"The owner of this website has banned your access based on your browser's signature" ... on a url request in a python program

BERNARD Julien picture BERNARD Julien · Jul 23, 2014 · Viewed 24.6k times · Source

When doing a simple request, on python (Entought Canopy to be precise), with urllib2, the server denies me access :

data = urllib.urlopen(an url i cannot post because of reputation, params)

print data.read()

Error:

Access denied | play.pokemonshowdown.com used CloudFlare to restrict access

The owner of this website (play.pokemonshowdown.com) has banned your access based on your browser's signature (14e894f5bf8d0920-ua48).

This is a apparently a generic issue, so I found several clues on the web.

https://support.cloudflare.com/hc/en-us/articles/200171806-Error-1010-The-owner-of-this-website-has-banned-your-access-based-on-your-browser-s-signature:

A firewall, proxy, a browser plugin or extension may be throwing a false positive. Try visiting the site with a different browser as an alternative way of accessing the site.

https://support.cloudflare.com/hc/en-us/articles/200170176-Why-am-I-getting-a-Checking-your-Browser-before-accessing-message-before-entering-a-site-on-CloudFlare-:

The "Checking your browser before accessing (insertsite.com) occurs when the site owner has turned on a DDoS protection and mitigation tool called "I'm Under Attack". The page will generally go away and grant you access to the site after 5 seconds.

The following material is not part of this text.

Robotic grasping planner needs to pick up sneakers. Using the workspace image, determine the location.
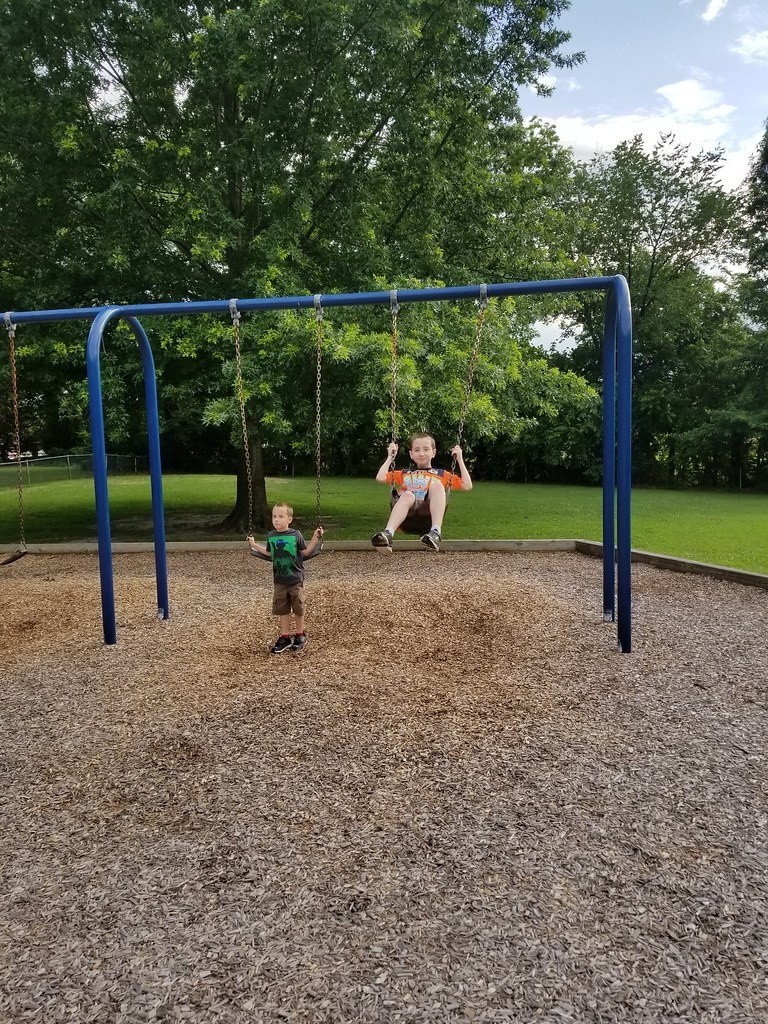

Note: You will need to have both JavaScript and Cookies turned on in your browser to pass the check. The check is in place to make sure that you are not part of a botnet."

The answers are rather clear, except for this one thing ... *I'm not using any browser! The request is done trough a python program, with an urllib.urlopen request ...

Does this mean I'm supposed to have, like, cookies and JavaScript turned on in ... Enthought Canopy? Does this sentence makes any sentence at all? I barely understand anything about this browser specific check activating when trying to access the site with a basic request from a programming console. And that's why I ask for your help.

Why does it happen? How to bypass it?

Answer

bruno desthuilliers picture bruno desthuilliers · Jul 23, 2014

What this site is "checking" is not your browser, it's the "user agent" - a string your client program (browser, Python script or whatever) eventually sends as a request header. You can specify another user agent, cf Changing user agent on urllib2.urlopen.